- DIRECTIONS FOR THIS TASK:
Where a line in the listing contains the string "site", copy that line out.

- SOURCE RECORDS:
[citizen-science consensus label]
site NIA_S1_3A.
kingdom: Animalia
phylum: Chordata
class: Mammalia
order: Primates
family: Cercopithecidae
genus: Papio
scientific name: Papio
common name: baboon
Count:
==
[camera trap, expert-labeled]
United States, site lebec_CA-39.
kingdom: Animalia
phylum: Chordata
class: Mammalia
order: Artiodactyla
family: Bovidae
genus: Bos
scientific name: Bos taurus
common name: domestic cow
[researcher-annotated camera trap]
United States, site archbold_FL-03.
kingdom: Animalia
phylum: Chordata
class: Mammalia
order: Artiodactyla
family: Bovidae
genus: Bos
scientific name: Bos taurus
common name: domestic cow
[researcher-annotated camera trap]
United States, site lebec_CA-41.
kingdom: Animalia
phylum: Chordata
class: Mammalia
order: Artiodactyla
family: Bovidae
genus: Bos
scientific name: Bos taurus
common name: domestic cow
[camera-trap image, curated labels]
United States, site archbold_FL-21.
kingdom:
* * *
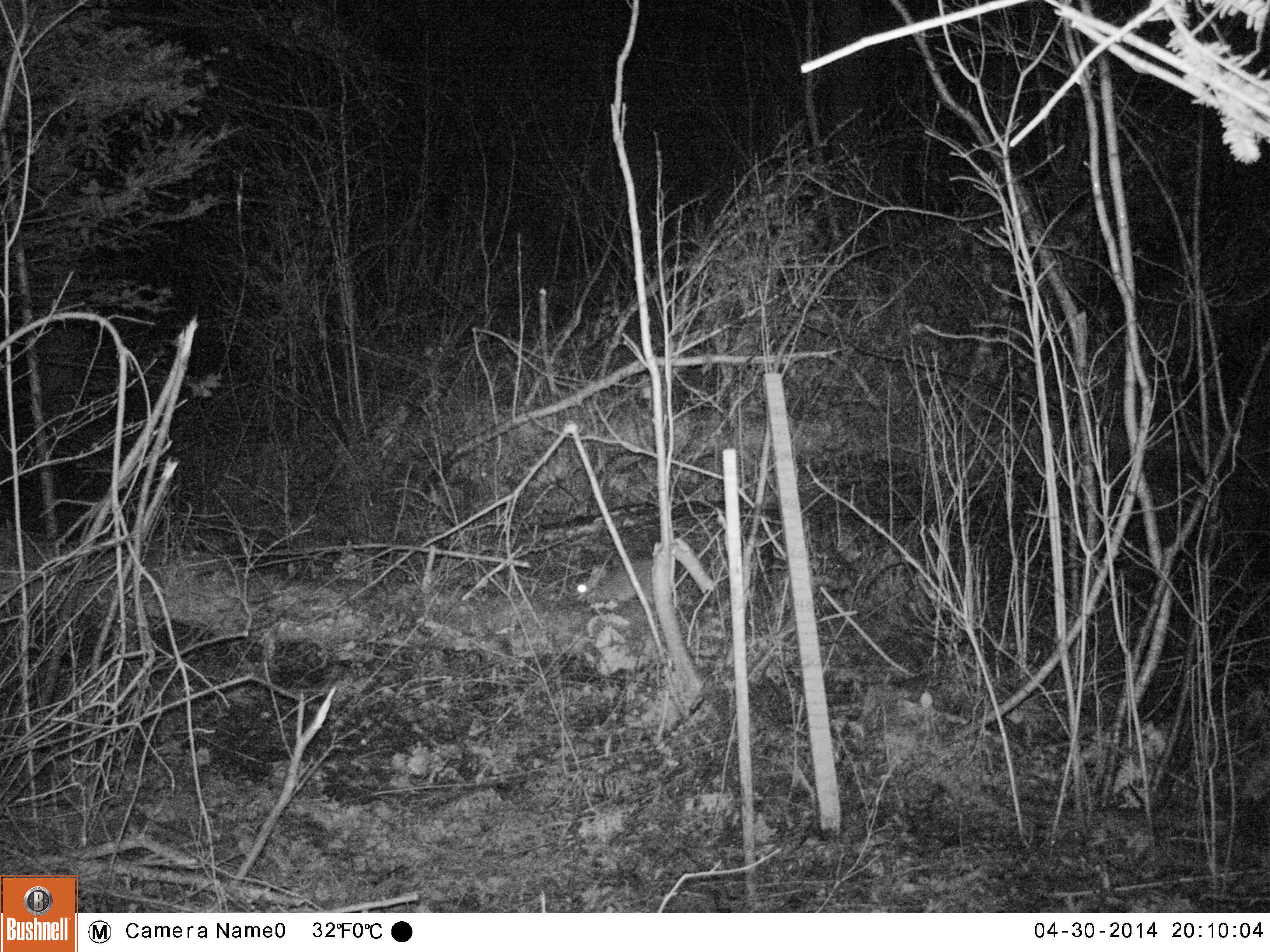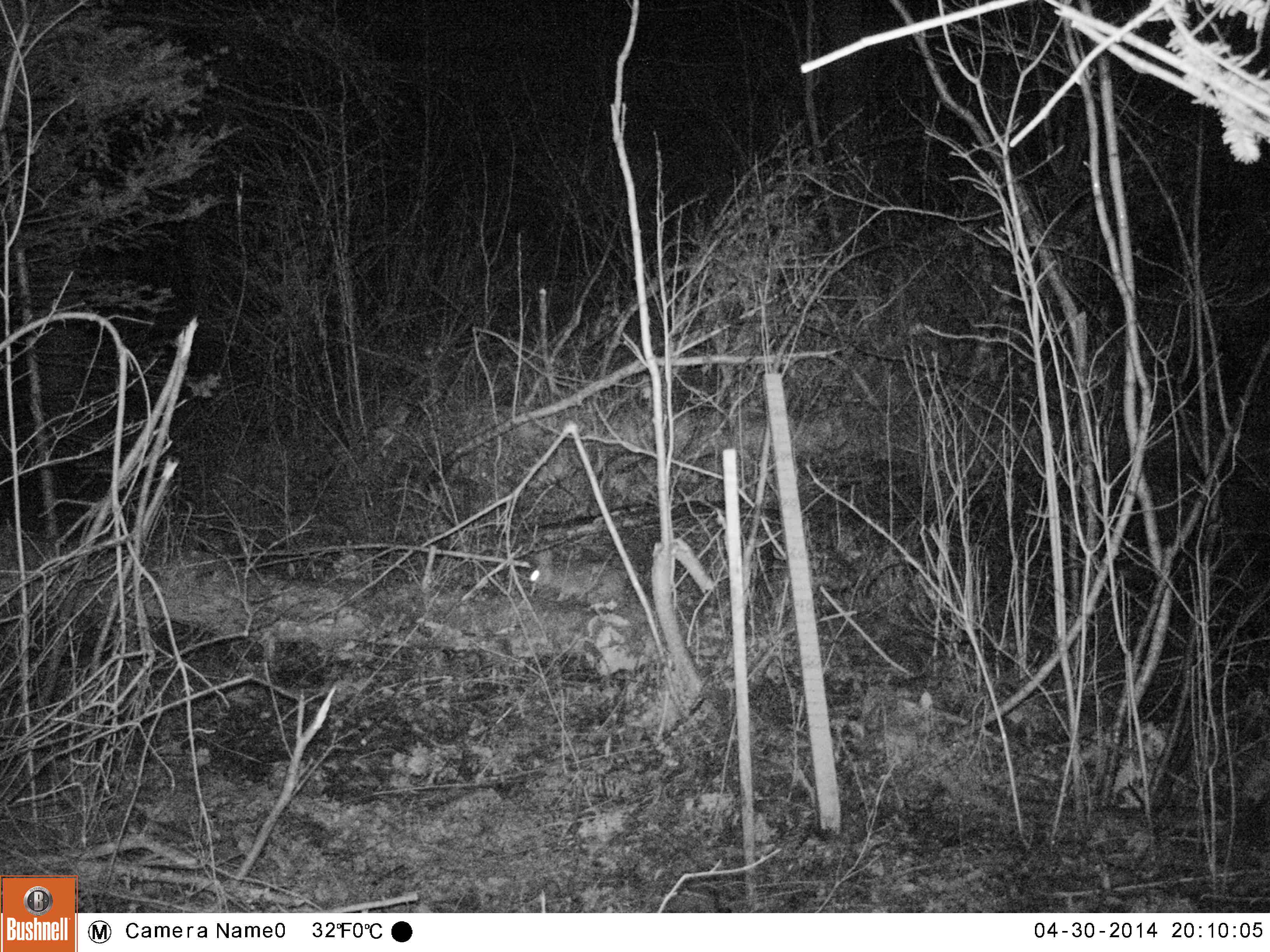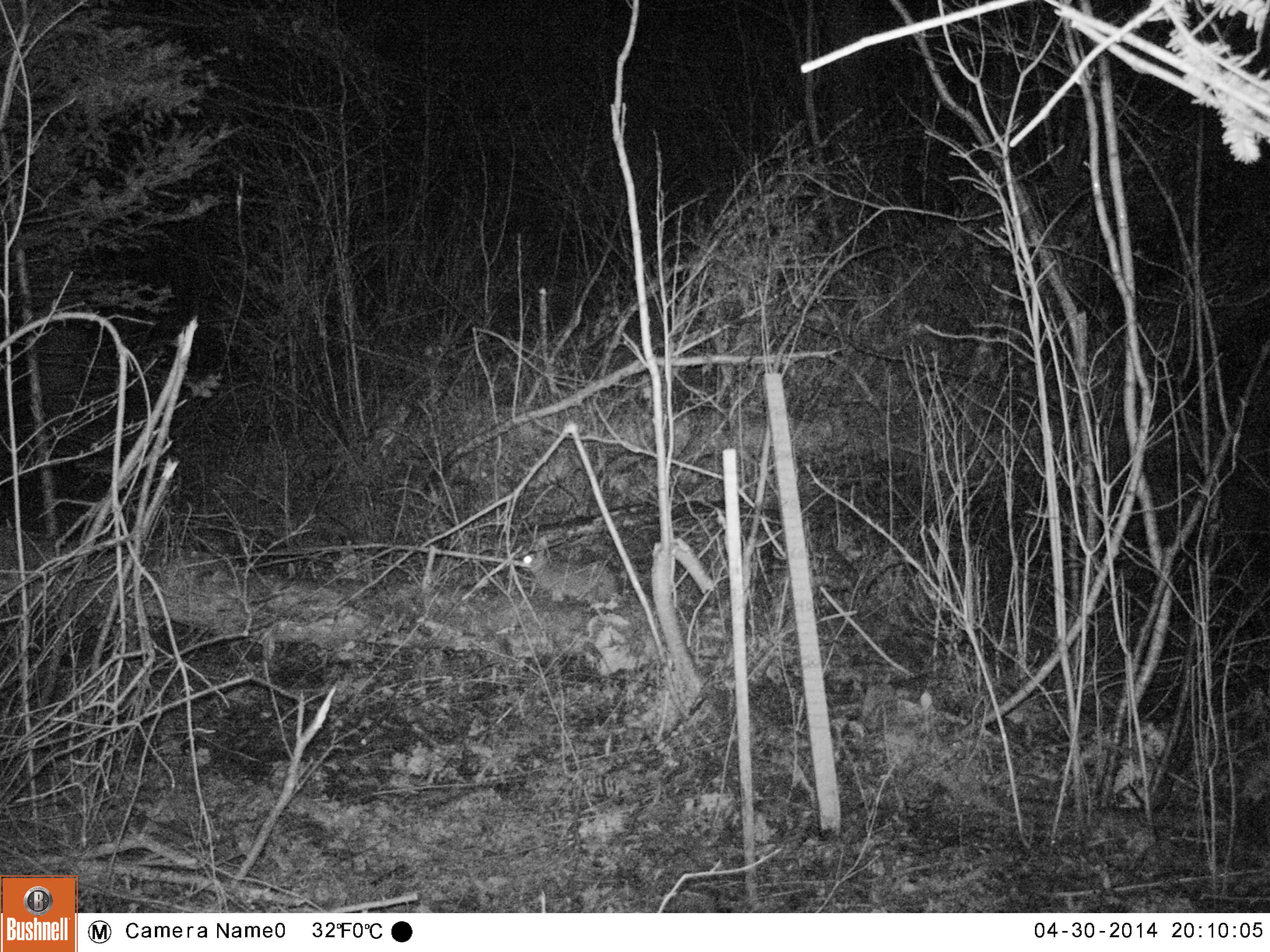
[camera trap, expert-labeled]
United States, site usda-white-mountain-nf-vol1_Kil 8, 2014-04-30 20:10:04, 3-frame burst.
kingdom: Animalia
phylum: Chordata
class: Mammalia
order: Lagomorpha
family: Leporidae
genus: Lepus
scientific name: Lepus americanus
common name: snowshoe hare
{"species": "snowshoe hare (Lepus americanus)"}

- OUTPUT FOR THIS TASK:
site NIA_S1_3A.
United States, site lebec_CA-39.
United States, site archbold_FL-03.
United States, site lebec_CA-41.
United States, site archbold_FL-21.
United States, site usda-white-mountain-nf-vol1_Kil 8, 2014-04-30 20:10:04, 3-frame burst.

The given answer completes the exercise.